Reference values and documentation
Pancreatic head:
49±10 (26–77) mm in (longitudinal plane, cranio-caudal measurement) [6 ]
[41 ].
34±8 (19–52) mm (right-left diameter) [6 ]
[41 ].
23±5 (14–39) mm (antero-posterior diameter) [6 ]
[41 ]
[45 ].
Corpus: 10–20 mm [6 ]
[13 ]
[45 ].
Cauda: 20–35 mm [6 ]
[13 ]
[45 ].
The size of the pancreatic head should be documented in at least two diameters.
We recommend the documentation of all three dimensions reflecting examination
quality. However, the benefit of absolute size measurements in the clinical
routine remains an open issue.
Pancreatic Duct
The pancreatic duct should be identified and measured in all (mobile) patients. If
this is not possible in the supine position, the examination should also be
performed in the left lateral and standing positions [Fig. 6 ]
[7 ]. The maximum diameter is measured from the inner-to-inner layer in the
corpus and should be less than 2 mm [45 ]. The
values in the pancreatic neck (between head and corpus) may be physiologically
larger than 2 mm [19 ]. An increase in
pancreatic duct diameter with aging was also demonstrated [3 ]
[17 ].
It is essential to know that the diameter of the pancreatic duct will increase in
about 50% of healthy subjects when changing the position from supine to upright
[53 ] and during inspiration [50 ] and secretin stimulation as used in
magnetic resonance imaging (MRCP) of the pancreatic duct and rarely also in
endoscopic retrograde cholangio-pancreaticography (ERCP) [54 ]
[55 ].
However, pharmaceutical secretin preparations are no longer available on the market.
Endosonographically, the Ductus Wirsungianus can be visualized regularly. The
average diameter of the normal MPD was 1.7 mm, with an interquartile range of
0.9–4.3 mm [34 ]. In an MRI study, Wang et al.
describe the diameter of the pancreatic duct in the pancreatic body as 1.57±0.35 mm,
with an age-related increase [56 ]. Beyer et
al. described the average width of the pancreatic duct on MRI as 1.8±0.96 mm [57 ].
Fig. 6 The pancreatic duct is measured in the pancreas body near the
pancreas head, and the measurement is performed at the inner contours (a,
b).
Fig. 7 Slightly hyperechoic pancreas with slightly less echogenic
ventral attachment to the pancreatic head and well visible, very narrow
pancreatic duct. The course of the pancreatic duct is marked by the
measurements.
Interestingly, the pancreatic duct was slightly wider after cholecystectomy:
2.1±1.09 mm. This study also described an increase in the width of the pancreatic
duct as part of the aging process. The authors considered a duct width of up to 3 mm
normal in people up to 65 years of age and up to 4 mm in people over 65 [57 ].
Reference values and documentation
Pancreatic body:<2 mm (age-dependent>50 years old up to 2.5 mm).
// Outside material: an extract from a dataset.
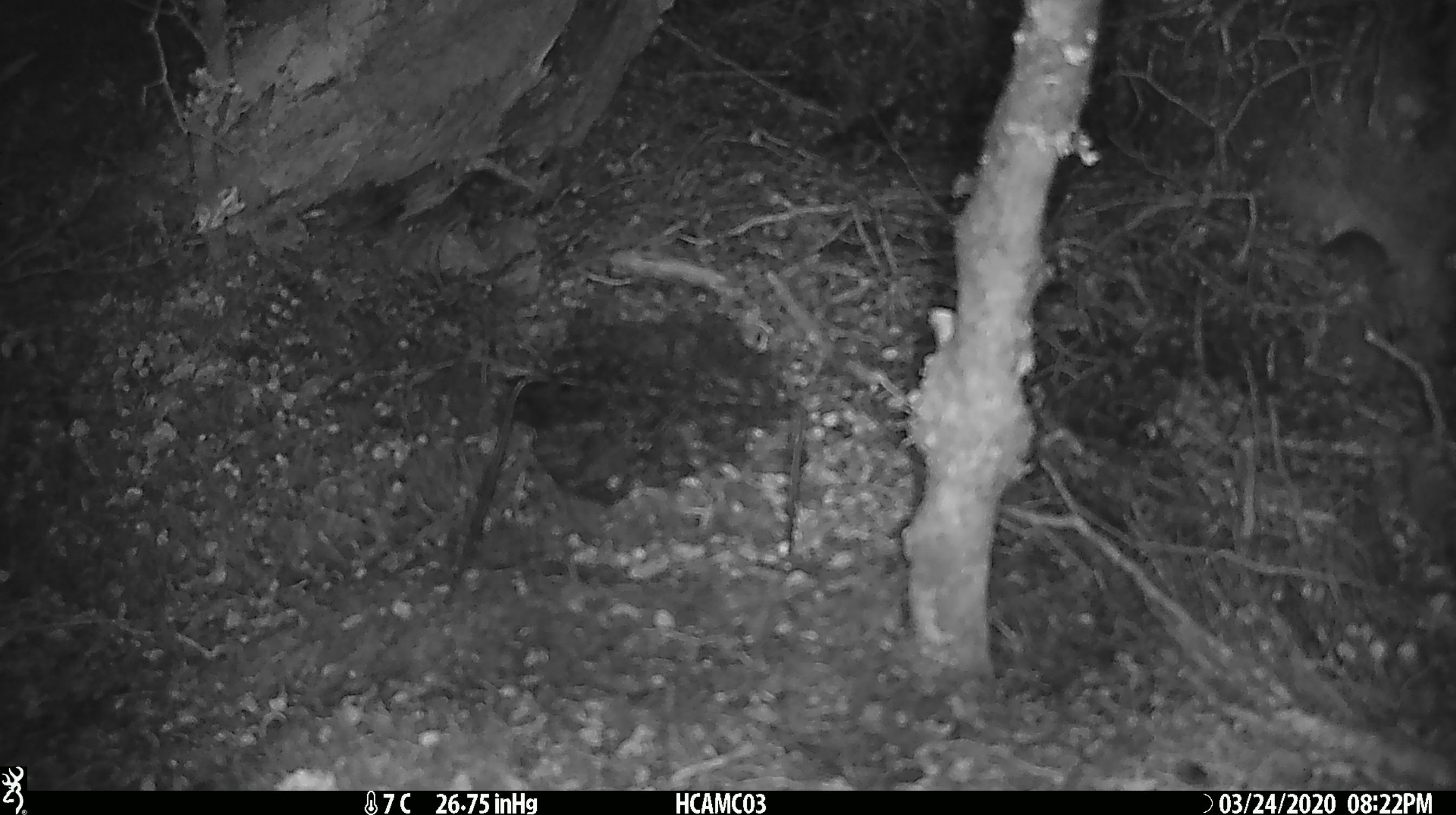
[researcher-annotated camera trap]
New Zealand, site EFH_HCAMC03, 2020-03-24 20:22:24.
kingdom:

Upper limit values in the pancreatic head, especially in the neck between the
caput and corpus, may be up to 3 mm.
The diameter of the pancreatic duct should be measured in the pancreatic body in
all patients with corresponding clinical questions. Consequently, the report
should also mention if the pancreatic duct cannot be visualized.
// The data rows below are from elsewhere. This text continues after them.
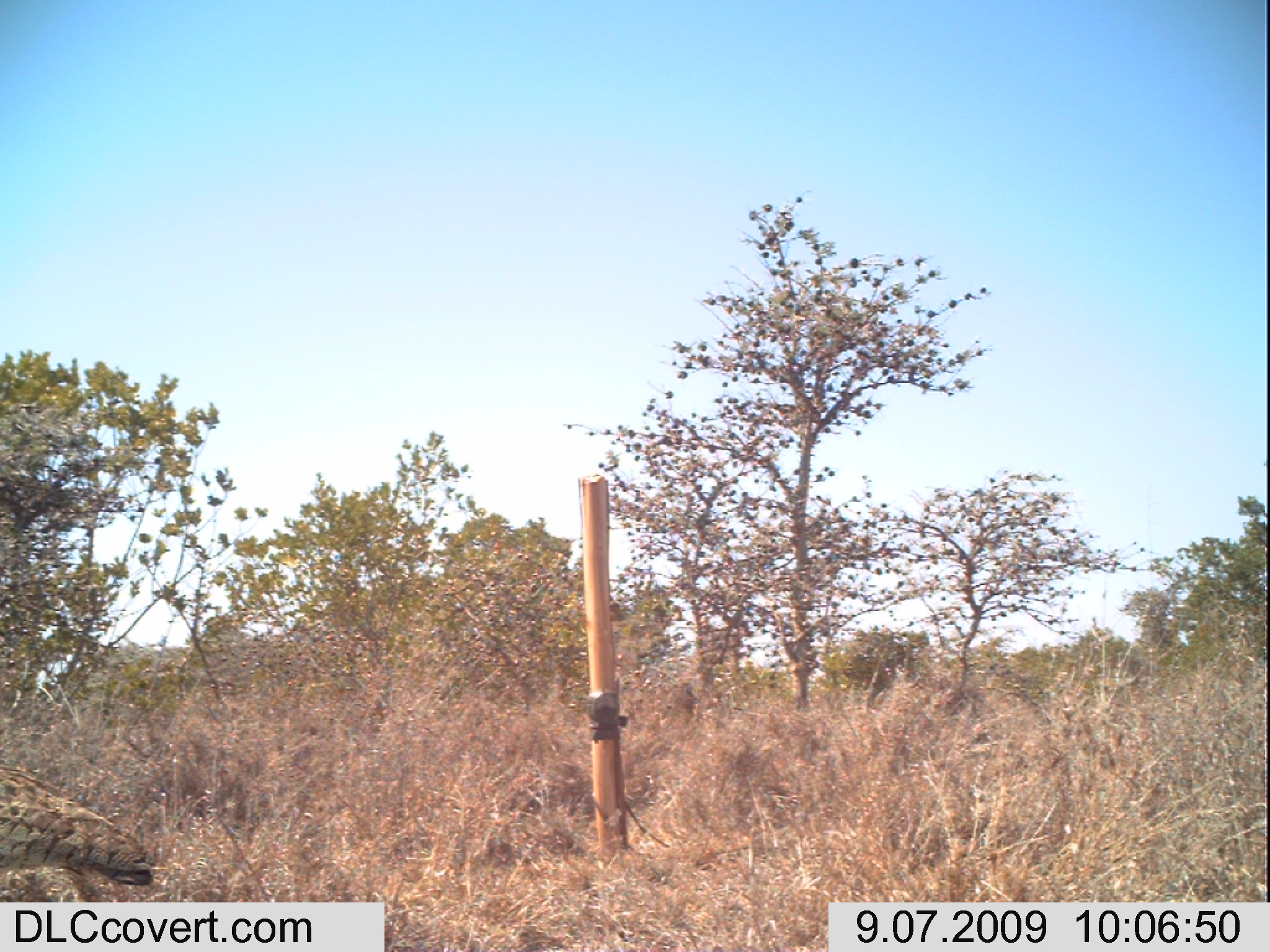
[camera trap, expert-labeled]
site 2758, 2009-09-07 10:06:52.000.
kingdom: Animalia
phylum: Chordata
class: Aves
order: Otidiformes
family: Otididae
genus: Lissotis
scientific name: Lissotis melanogaster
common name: black-bellied bustard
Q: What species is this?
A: Lissotis melanogaster (black-bellied bustard).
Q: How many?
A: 1.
Practical tips, tricks, and recommendations
A review analyzing pancreatic duct imaging during aging was recently conducted
[3 ]. The consensus of the pancreatic
duct diameter of 3–2–1 mm for the head, body, and tail was further strengthened.
Aging can lead to slight pancreatic duct dilatation without pathologic
significance. However, a slight dilatation of the pancreatic duct may be
associated with pancreatic pathology (early signs of PDAC) in nearly one-fourth
of individuals [58 ]. The following
age-adjusted reference values can be recommended: upper normal limit 2 mm for
people<50 years and 2.5 mm for people>50 years. In patients with a
pancreatic duct diameter of>2 mm measured in the pancreatic body in a supine
position, an underlying (obstructive) pathology, especially PDAC, needs to be
excluded [3 ]. In geriatric [59 ]
[60 ], palliative care [61 ]
[62 ], and non-mobile patients in emergency
care [63 ]
[64 ], different questions need to be answered rather than measuring
organ diameters, which are related to the specific conditions, complications of
pancreatitis, and other pathologies [65 ]
[66 ]
[67 ]
[68 ].
Factors influencing interpretation
An increase in pancreatic duct size with aging was demonstrated [3 ]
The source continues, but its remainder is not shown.